Excerpt provided
# Morgoth and Beren's Silmaril



## typhoonikan (Mar 15, 2009)

I am on my first time reading The Silmarillion. I am almost finished with two chapters left. But a question that I keep asking myself is, unless I have missed a small dialogue somewhere- Why was Morgoth not enraged when he discovered a silmaril was missing from his crown? With his previous actions through the book, it would be typical of him to storm out of Angband and wreak havoc on Men and Elves to retrieve it.

Did I miss that part?


----------



## Ithrynluin (Mar 15, 2009)

Off the top of my head, I would say Morgoth was not ready for an assault on Doriath (assuming he knew who stole the Silmaril), and he was not so far gone to abandon wisdom and prudence altogether.


----------



## Úlairi (Mar 15, 2009)

That's quite the insightful question for your first post typhoonikan.



> _The Silmarillion: Quenta Silmarillion (The History of the Silmarils) - Chapter XIX: Of Beren and Lúthien_
> 
> *Then they *[Thorondor and his vassals] *lifted up Lúthien and Beren from the earth, and bore them aloft into the clouds. Below them suddenly thunder rolled, lightnings leaped upward, and the mountains quaked. Fire and smoke belched from Thangorodrim, and flaming bolts were hurled far abroad, falling ruinous upon the lands; and the Noldor in Hithlum trembled.*


 
It appears that Morgoth may not just have been mad; but livid, furious...

The second part of your question is a little difficult to explain within the confines of _The Silmarillion._



> _The History of Middle-earth X: Morgoth's Ring - Myths Transformed: VII (iii)_
> 
> *The war *[the War of Wrath] *was successful, and ruin was limited to the small (if beautiful) region of Beleriand. Morgoth was thus actually made captive in physical form, and in that form taken as a mere criminal to Aman and delivered to Námo Mandos as judge - and executioner. He was judged, and eventually taken out of the Blessed Realm and executed: that is killed like one of the Incarnates. It was then made plain (though it must have been understood beforehand by Manwë and Námo) that, though he had 'disseminated' his power (his evil and possessive and rebellious will) far and wide into the matter of Arda, he had lost direct control of this, and all that 'he', as a surviving remnant of integral being, retained as 'himself' and under control was the terribly shrunken and reduced spirit that inhabited his self-imposed (but now beloved) body.*
> 
> ...

Available data
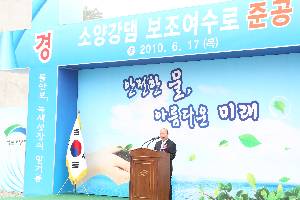 소양강댐 보조여수로 준공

What this exercise asks
1. Translate this sentence from the forum thread about Morgoth and the Silmaril into Spanish: "Below them suddenly thunder rolled, lightnings leaped upward, and the mountains quaked."
2. Write what comes next in the forum thread about Morgoth and the Silmaril, picking up after its last line.
The listing comes from a different source than the forum thread about Morgoth and the Silmaril.

Answers in order
1. Debajo de ellos, de repente, retumbó el trueno, los relámpagos saltaron hacia arriba y las montañas temblaron.

2.
 
To manifest a firm stranglehold over Arda, Melkor was compelled to disperse his own being into the flesh of Arda - the Earth itself. This is how the Orcs are wrought into being through the adulteration, corruption and perversion of Elves, and perhaps even Men. Melkor then devises Dragons and Wolves, such as Carcaroth, as agents of his will to do his bidding. Through the squandering of his own being into his thralls Melkor becomes physically bound to Arda and cannot assume the natural form of the Ainur. He eventually becomes imprisoned in the flesh he clothed himself in. As a result Melkor can be slain; he knows this and is deftly afraid of it. This is why he wages war through his slaves, and why he is always devising newer and more terrible devices to achieve his own ends. We see many examples in _The Silmarillion _itself:



> _The Silmarillion: Quenta Silmarillion (The History of the Silmarils) - Chapter IX: Of the Flight of the Noldor_
> 
> *But Ungoliant had grown great, and he less by the power that had gone out of him...*
> 
> ...


 
As can be seen, there's a myriad of instances where there are descriptions of Morgoth expending his own inherent being into the spirits and the flesh of his agents. This is why the battle with Fingolfin is the last time that Morgoth came personally to battle:



> _The Silmarillion: Quenta Silmarillion (The History of the Silmarils) - Chapter XIX: Of Beren and Lúthien_
> 
> *Thus he *[Fingolfin] *came alone to Angband's gates, and he sounded his horn, and smote once more upon the brazen doors, and challenged Morgoth to come forth in single combat. And Morgoth came.*
> 
> *That was the last time in those wars that he passed the doors of his stronghold, and it is said that he took not the challenge willingly; for though his might was greatest of all things in the world, alone of the Valar he knew fear.*


 
Short answer: Morgoth was afraid of being slain. And his fears were justified. This is why Carcaroth, being filled with the spirit and power of Morgoth, assumably retrieved the Silmaril for Morgoth; but the Silmaril seared the flesh of Carcaroth and sent him insane.

*Cheers,*

*Úlairi.*


----------



## typhoonikan (Mar 17, 2009)

Thank you for your awesome replies!
Very insightful and informative.
Much appreciated!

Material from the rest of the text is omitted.